PASSAGE SHOWN:
■ ■ ■ ■ ■
The heart of Guru Ravidas Jayanti is the community gathering — in temples, Gurdwaras, Ravidassia Deras (community centres), and public halls — for continuous recitation and singing of Guru Ravidas's hymns. These sessions often continue through the night, creating an atmosphere of collective devotion and reflection.

 

Processions — Nagar Kirtan

In cities with large Ravidassia and Dalit communities — particularly in Punjab, Delhi, Uttar Pradesh, and Maharashtra — large Nagar Kirtan processions are organised. Participants carry the portrait or image of Guru Ravidas, sing hymns, and walk through the streets in a peaceful, joyful demonstration of faith and community solidarity.

In Varanasi, the city of his birth, the celebrations are particularly significant. The area around Seer Goverdhanpur — now home to the main Guru Ravidas temple — draws pilgrims from across the country and from abroad, especially from the large Punjabi Dalit diaspora in the United Kingdom, Canada, and the United States.

 

Langar — The Community Kitchen

In the true spirit of Guru Ravidas's teaching on equality, Langar — free community meals open to everyone regardless of caste, religion, or background — is organised at temples and public spaces across the country.

The Langar is not just food. It is a living enactment of the saint's most radical teaching: that all human beings sit together, eat together, and are equal in that moment. In a society where food has historically been one of the sharpest markers of caste division — who can cook for whom, who can eat with whom — the shared Langar is an act of profound political and spiritual significance.

 

Special Programmes in Varanasi and Punjab

Varanasi hosts the largest official celebrations, with cultural programmes, exhibitions about Guru Ravidas's life, and spiritual discourses by scholars and saints. In Punjab — which has one of the largest Ravidassia populations in India — the day is observed as a major public event, with state government programmes, school activities, and community events across every district.

 

My Personal Reflection on Guru Ravidas Jayanti

I grew up in Uttar Pradesh, in a neighbourhood where Guru Ravidas Jayanti was observed every year — not with great fanfare, but with a quiet, consistent devotion that made a deep impression on me.

What I remember most is not the formal prayers or the processions. It is the Langar.

I remember sitting on the ground in a community hall, eating simple dal and roti alongside people from every walk of life — elderly workers, young students, families I had never met. There was something in that act of sitting and eating together that felt more genuinely spiritual than almost anything else I had experienced.

I remember asking my mother once why we had to sit on the ground for Langar rather than at tables and chairs. She said something I have never forgotten: "Zameen pe baithke khane se pata chalta hai ki sab barabar hain." — Eating on the ground together shows that everyone is equal.

That, I realised later, is exactly what Guru Ravidas taught. And that simple community meal, eaten on the floor of a hall in a small UP town, carried his teaching more completely than any sermon I have ever heard.
■ ■ ■ ■ ■
DATA SHOWN:
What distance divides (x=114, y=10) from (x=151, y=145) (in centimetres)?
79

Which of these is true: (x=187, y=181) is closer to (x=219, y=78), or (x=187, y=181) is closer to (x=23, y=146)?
■ ■ ■ ■ ■
INSTRUCTIONS:
[1] Summarize the passage on Guru Ravidas Jayanti in two sentences.
[2] Carry the passage on Guru Ravidas Jayanti forward from its last sentence.

RESPONSES FOR EACH TASK:
[1] Guru Ravidas Jayanti is observed through night-long hymn singing in temples, Gurdwaras, Deras and public halls, through Nagar Kirtan processions in cities across Punjab, Delhi, Uttar Pradesh and Maharashtra, and through major programmes in Varanasi, the city of his birth, and in Punjab. Langar, a free meal open to everyone regardless of caste, enacts his teaching that all people are equal, and the writer recalls that eating it on the ground in a small Uttar Pradesh town conveyed that teaching more completely than any sermon.

[2]
Guru Ravidas's Relevance Today — Why His Voice Still Matters

Nearly six centuries after his birth, the questions Guru Ravidas raised are still alive in India and in the world.

Caste discrimination, despite being illegal in India, continues in subtle and not-so-subtle forms. The dignity of manual workers remains contested. The idea that a person's worth is determined by birth — their family, their religion, their community — continues to shape social realities across the globe.

In this context, Guru Ravidas is not a historical figure to be displayed in a museum. He is a living challenge — to every society, every institution, and every individual who still, consciously or unconsciously, assigns human worth based on identity rather than character.

His Begampura — the city without sorrow, without discrimination, without hierarchy — remains unbuilt. But the vision of it, preserved in his poetry, continues to inspire the people who are still working to build it.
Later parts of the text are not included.